The model landscape changes rapidly — new releases appear monthly, and providers sometimes deprecate older versions. Resources from NIST's AI standards program offer guidance on evaluating model suitability for production applications, emphasizing the importance of testing models against domain-specific benchmarks rather than relying solely on public leaderboard rankings.
How Provider Diversity Benefits Your Architecture
Relying on a single AI provider introduces concentration risk. If that provider experiences an outage during a critical deployment window, every model-dependent feature in your application stops working simultaneously. The OpenRouter model catalog enables a multi-provider strategy: you can designate a primary model for daily operations while configuring fallback models from entirely different providers for resilience. This architecture decision costs nothing to implement through the API and provides meaningful reliability improvements without additional infrastructure.
The breadth of the catalog also supports cost optimization strategies that single-provider arrangements cannot match.

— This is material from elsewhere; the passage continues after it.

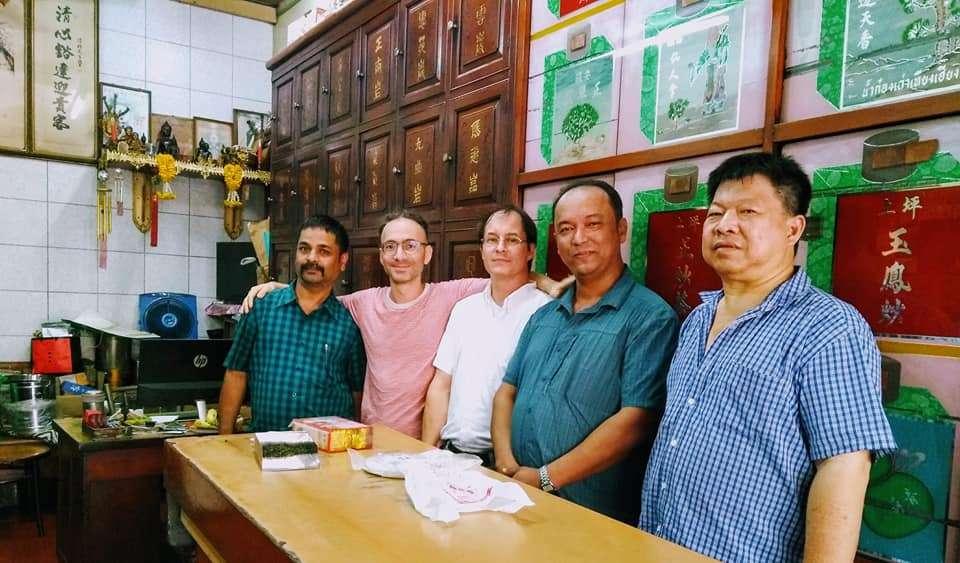 Meeting Online Tea Friends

You might use a frontier model like GPT-4o for complex reasoning tasks that generate direct revenue, while routing simpler classification or summarization workloads to more economical models like Llama 3.3 or Gemini Flash. The API surface stays identical across all models — only the model name parameter changes.
Text Generation and Chat Models
The core of the OpenRouter catalog consists of general-purpose text generation models optimized for chat completions. These models handle conversational AI, content creation, question answering, summarization, and virtually any text-in/text-out task. The table below captures the essential specifications you need when selecting models for a new project: the provider behind each model, the maximum context window that determines how much conversation history or document content you can include in a single request, and whether the model supports modalities beyond text.
Model Catalog Reference
Each row below represents a model that is production-accessible through the OpenRouter API. Context window values reflect the maximum token capacity advertised by the provider at the time of documentation. Actual available capacity may be lower during high-demand periods for certain models. Modality indicators show whether a model accepts image inputs, generates structured outputs, or supports function calling — capabilities that materially affect which use cases a model can serve.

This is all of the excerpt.